• **DOCUMENT EXTRACT**:

A renewed drive by employers to cut fuel consumption in company cars and vans and privately used vehicles driven on business is expected to be delivered with the introduction of a new energy audit regime.
¦ Qualifying companies are those with more than 250 employees; or fewer than 250 employees but with an annual turnover exceeding €50m (£39m) and a balance sheet exceeding €43m (£34m); or part
of a corporate group
which meets either of these criteria. Public organisations are exempt
¦ ESOS requires large companies to measure their total energy consumption across buildings, transport – fuel use – and industrial activities over a year
¦ ESOS audits must
identify cost-effective energy efficiency
¦ ESOS operates in four-yearly compliance phases ¦ An ESOS assessment most be conducted or reviewed by a qualified assessor belonging to an Environment Agency-approved register
¦ Companies that
have ISO50001 Energy Management System
certification already meet ESOS assessment
Environmental and journey management, mileage reduction and fuel saving are expected to accelerate further up the corporate agenda as a consequence of the introduction of the Energy Savings Opportunity Scheme (ESOS), thus triggering financial savings for businesses.
An ESOS assessment, described as a catalyst for change, requires qualifying companies (see fact file) to:
¦ Measure their total energy consumption across transport, buildings and industrial activities over a 12-month period
¦ Conduct energy audits to identify cost-effective energy efficiency recommendations
¦ Report compliance to scheme administrator Environment Agency.
ESOS is the Department of Energy & Climate Change’s answer to meet the European Union’s Energy Efficient Directive (Fleet News: August 26, 2014).
When calculating energy consumption, qualifying companies must include business mileage travelled in company-provided cars and vans and ‘grey fleet’ vehicles.
As non-business mileage is excluded from an ESOS audit it is imperative that employers are able to differentiate between corporate and private journeys.
ESOS transport reporting requires companies to determine how much fuel is bought for business use and then, using mileage data and fuel-purchasing records, calculate an energy usage figure.
A smarter way of operating
Businesses must also outline smarter ways of operating through energy efficiency measures with estimated costs and benefits quantified. However, there is no regulatory requirement for organisations to implement measures.
Jon Burdekin, head of consultancy services at business mobility provider Alphabet, says: “Businesses should embrace ESOS regulations because they will save money.”

• **AVAILABLE DATA**:
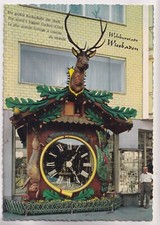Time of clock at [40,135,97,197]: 1:24
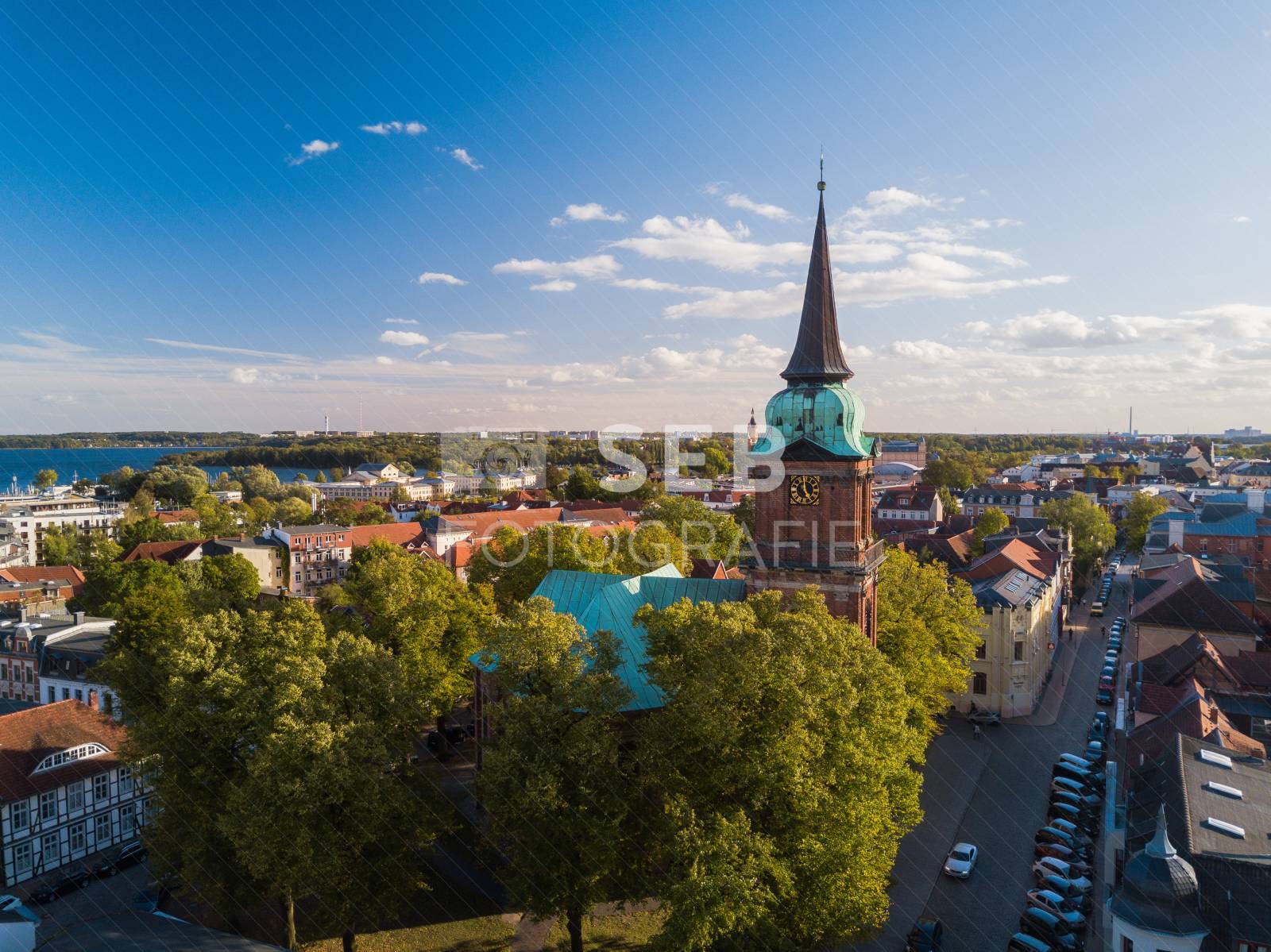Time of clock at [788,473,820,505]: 4:59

• **WHAT YOU WILL DO**: Copy out the energy audit article from the words "An ESOS assessment, described" through the words "and ‘grey fleet’ vehicles.", switching every "energy consumption" to "energy use".

• **WRITTEN SOLUTION**:
An ESOS assessment, described as a catalyst for change, requires qualifying companies (see fact file) to:
¦ Measure their total energy use across transport, buildings and industrial activities over a 12-month period
¦ Conduct energy audits to identify cost-effective energy efficiency recommendations
¦ Report compliance to scheme administrator Environment Agency.
ESOS is the Department of Energy & Climate Change’s answer to meet the European Union’s Energy Efficient Directive (Fleet News: August 26, 2014).
When calculating energy use, qualifying companies must include business mileage travelled in company-provided cars and vans and ‘grey fleet’ vehicles.